— begin ARTICLE —

Patrick Noble (1787April 7, 1840) was the 57th Governor of South Carolina from 1838 until his death in 1840.

Early life and career
Born in Abbeville District Present Day Mccormick County, South Carolina  near Willington, Noble was educated at Moses Waddel's School and he graduated from the College of New Jersey in 1806. Upon graduation, he was admitted to the bar in 1809 and commenced the practice of law with John C. Calhoun. Noble was additionally active with the South Carolina militia from 1813 to 1814 and he served as a major.

Political career
In 1814, Noble was elected to the South Carolina House of Representatives and was a member until 1824. The General Assembly elected Noble as the 34th Lieutenant Governor of South Carolina in 1830 for a two-year term. He was elected again to the House of Representatives upon the completion of his term as Lieutenant Governor in 1832 and he was elevated to the South Carolina Senate in 1836. Noble became Governor of South Carolina in 1838 upon election by the General Assembly. He was elected by 96-58 over Franklin H. Elmore. His term as governor was marked by the aftermath effects of the Panic of 1837 resulting in the Charleston banks suspending specie payments. Noble died on April 7, 1840 before the expiration of his term and he was buried in Willington at the family cemetery.

— end ARTICLE —
— begin SUPPLIED MATERIAL —

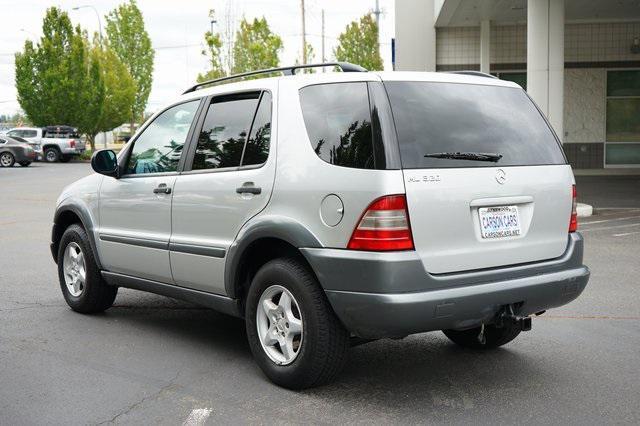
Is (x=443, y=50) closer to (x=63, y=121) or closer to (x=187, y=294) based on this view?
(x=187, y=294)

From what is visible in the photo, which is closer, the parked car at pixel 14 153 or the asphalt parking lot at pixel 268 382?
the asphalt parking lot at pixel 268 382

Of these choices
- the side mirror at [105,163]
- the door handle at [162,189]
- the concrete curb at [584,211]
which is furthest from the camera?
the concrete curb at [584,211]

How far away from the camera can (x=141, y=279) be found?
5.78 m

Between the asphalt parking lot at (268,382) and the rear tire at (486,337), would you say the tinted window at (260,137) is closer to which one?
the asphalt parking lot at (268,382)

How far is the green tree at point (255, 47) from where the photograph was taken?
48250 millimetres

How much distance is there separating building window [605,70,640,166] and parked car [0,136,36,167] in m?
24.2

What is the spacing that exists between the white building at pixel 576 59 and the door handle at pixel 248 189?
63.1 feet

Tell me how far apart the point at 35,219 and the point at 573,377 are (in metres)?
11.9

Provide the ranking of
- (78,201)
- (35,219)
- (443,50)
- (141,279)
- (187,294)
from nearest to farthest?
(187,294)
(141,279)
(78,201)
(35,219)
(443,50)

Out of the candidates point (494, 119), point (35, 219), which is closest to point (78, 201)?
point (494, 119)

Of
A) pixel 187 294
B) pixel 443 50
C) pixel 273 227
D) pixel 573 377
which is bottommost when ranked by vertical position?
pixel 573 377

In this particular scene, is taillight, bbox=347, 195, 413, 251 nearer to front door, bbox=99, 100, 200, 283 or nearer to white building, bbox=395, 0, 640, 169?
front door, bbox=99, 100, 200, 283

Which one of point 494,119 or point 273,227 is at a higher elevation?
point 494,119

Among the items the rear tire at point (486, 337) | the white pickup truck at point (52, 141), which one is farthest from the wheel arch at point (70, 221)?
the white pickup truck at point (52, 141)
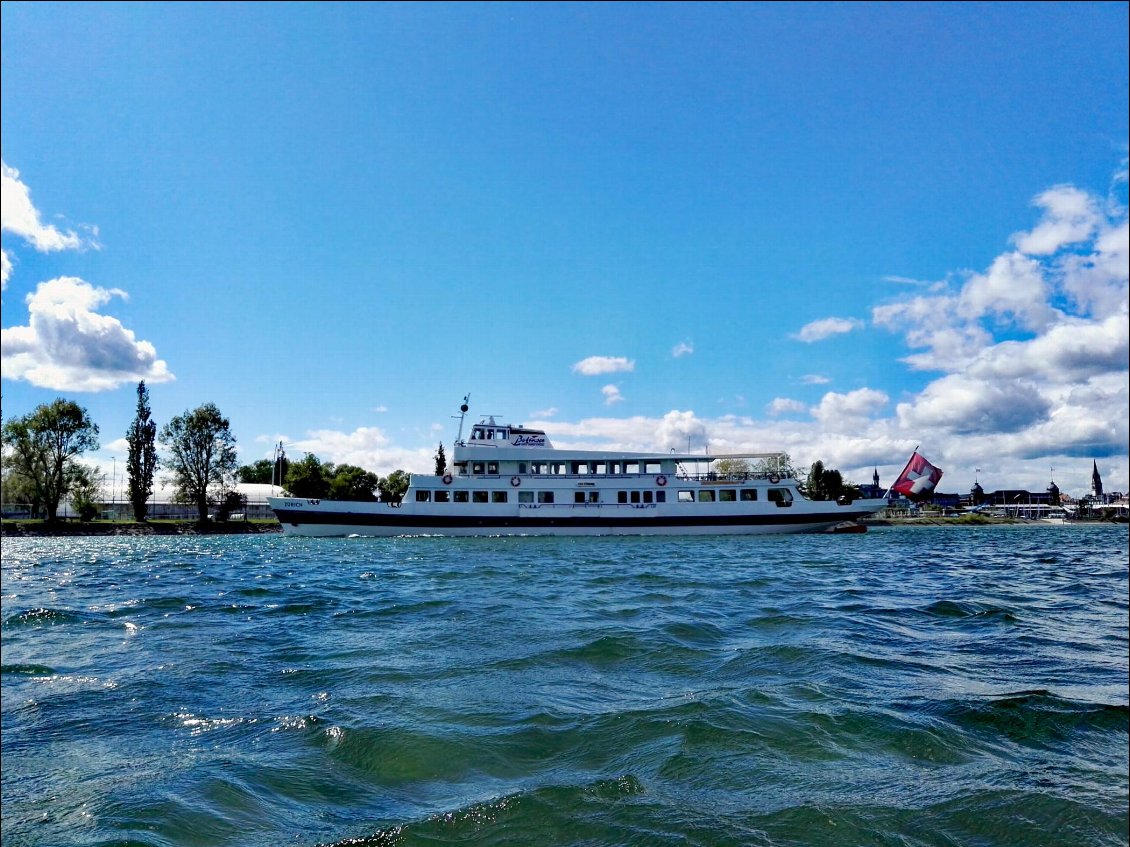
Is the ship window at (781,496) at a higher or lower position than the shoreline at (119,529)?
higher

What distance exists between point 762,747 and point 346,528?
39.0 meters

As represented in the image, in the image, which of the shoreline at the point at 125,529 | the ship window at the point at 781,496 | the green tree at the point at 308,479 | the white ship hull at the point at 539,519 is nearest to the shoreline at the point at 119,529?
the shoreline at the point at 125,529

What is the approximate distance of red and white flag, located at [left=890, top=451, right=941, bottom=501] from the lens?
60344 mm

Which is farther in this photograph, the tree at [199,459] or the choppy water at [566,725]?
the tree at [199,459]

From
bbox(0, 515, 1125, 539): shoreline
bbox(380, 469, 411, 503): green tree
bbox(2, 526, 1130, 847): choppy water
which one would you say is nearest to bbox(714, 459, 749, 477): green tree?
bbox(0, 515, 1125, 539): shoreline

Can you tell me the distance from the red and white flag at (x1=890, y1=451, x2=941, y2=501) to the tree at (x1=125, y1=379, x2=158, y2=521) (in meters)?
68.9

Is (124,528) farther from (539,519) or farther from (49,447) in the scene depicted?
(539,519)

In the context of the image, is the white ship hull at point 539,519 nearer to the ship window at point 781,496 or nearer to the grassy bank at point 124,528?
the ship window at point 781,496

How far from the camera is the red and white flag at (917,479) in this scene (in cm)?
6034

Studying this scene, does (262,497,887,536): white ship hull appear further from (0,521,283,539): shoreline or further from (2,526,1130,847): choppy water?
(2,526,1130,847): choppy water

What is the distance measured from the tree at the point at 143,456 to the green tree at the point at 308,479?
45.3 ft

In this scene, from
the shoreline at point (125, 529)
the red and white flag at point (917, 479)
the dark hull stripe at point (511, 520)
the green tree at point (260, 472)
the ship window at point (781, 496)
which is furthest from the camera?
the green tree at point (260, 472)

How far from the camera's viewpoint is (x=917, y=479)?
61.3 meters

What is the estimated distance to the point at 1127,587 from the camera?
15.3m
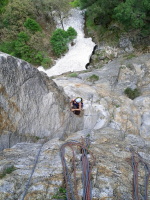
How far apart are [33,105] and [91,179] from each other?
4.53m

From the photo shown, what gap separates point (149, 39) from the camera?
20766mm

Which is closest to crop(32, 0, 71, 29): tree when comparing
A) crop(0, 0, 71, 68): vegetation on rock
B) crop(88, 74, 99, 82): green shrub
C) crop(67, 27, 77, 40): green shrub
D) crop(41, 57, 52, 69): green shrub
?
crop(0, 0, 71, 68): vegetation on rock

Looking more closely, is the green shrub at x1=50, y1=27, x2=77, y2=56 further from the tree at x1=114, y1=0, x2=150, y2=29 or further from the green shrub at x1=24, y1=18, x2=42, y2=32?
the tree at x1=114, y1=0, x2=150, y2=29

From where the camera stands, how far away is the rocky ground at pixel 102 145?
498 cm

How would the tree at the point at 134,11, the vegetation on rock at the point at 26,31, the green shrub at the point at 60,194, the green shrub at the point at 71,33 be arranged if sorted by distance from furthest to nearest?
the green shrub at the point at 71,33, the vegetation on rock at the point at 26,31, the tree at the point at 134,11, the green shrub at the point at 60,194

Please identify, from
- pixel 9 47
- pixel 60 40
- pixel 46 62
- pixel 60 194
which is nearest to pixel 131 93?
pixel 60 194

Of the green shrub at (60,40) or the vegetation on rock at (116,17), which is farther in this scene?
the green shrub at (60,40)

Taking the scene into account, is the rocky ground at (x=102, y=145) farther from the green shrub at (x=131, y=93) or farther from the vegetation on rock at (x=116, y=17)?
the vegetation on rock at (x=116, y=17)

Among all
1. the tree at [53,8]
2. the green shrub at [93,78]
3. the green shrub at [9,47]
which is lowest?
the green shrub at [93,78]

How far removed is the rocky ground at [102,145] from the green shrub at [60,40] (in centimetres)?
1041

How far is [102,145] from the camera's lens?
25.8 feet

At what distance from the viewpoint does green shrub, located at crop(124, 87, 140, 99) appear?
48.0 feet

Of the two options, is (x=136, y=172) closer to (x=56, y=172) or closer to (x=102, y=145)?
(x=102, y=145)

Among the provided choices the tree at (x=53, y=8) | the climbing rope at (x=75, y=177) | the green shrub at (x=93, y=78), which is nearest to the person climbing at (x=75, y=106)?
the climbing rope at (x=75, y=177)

— end SUPPLIED MATERIAL —

* _GIVEN TASK 1_:
Name every person mentioned in the biography of Patrick Noble other than Noble himself.
* _GIVEN TASK 2_:
Duplicate the lines of the records from the line with "Of the green" up to and including the last line of the records.

* _TASK SOLUTION 1_:
Moses Waddel
John C. Calhoun
Franklin H. Elmore

* _TASK SOLUTION 2_:
Of the green shrub at (60,40) or the vegetation on rock at (116,17), which is farther in this scene?
the green shrub at (60,40)

Taking the scene into account, is the rocky ground at (x=102, y=145) farther from the green shrub at (x=131, y=93) or farther from the vegetation on rock at (x=116, y=17)?
the vegetation on rock at (x=116, y=17)

Among all
1. the tree at [53,8]
2. the green shrub at [93,78]
3. the green shrub at [9,47]
which is lowest?
the green shrub at [93,78]

How far removed is the rocky ground at [102,145] from the green shrub at [60,40] (in centimetres)?
1041

How far is [102,145] from the camera's lens?
25.8 feet

At what distance from the viewpoint does green shrub, located at crop(124, 87, 140, 99) appear?
48.0 feet

Of the two options, is (x=136, y=172) closer to (x=56, y=172) or closer to (x=102, y=145)?
(x=102, y=145)

Among the provided choices the tree at (x=53, y=8) | the climbing rope at (x=75, y=177) | the green shrub at (x=93, y=78), which is nearest to the person climbing at (x=75, y=106)?
the climbing rope at (x=75, y=177)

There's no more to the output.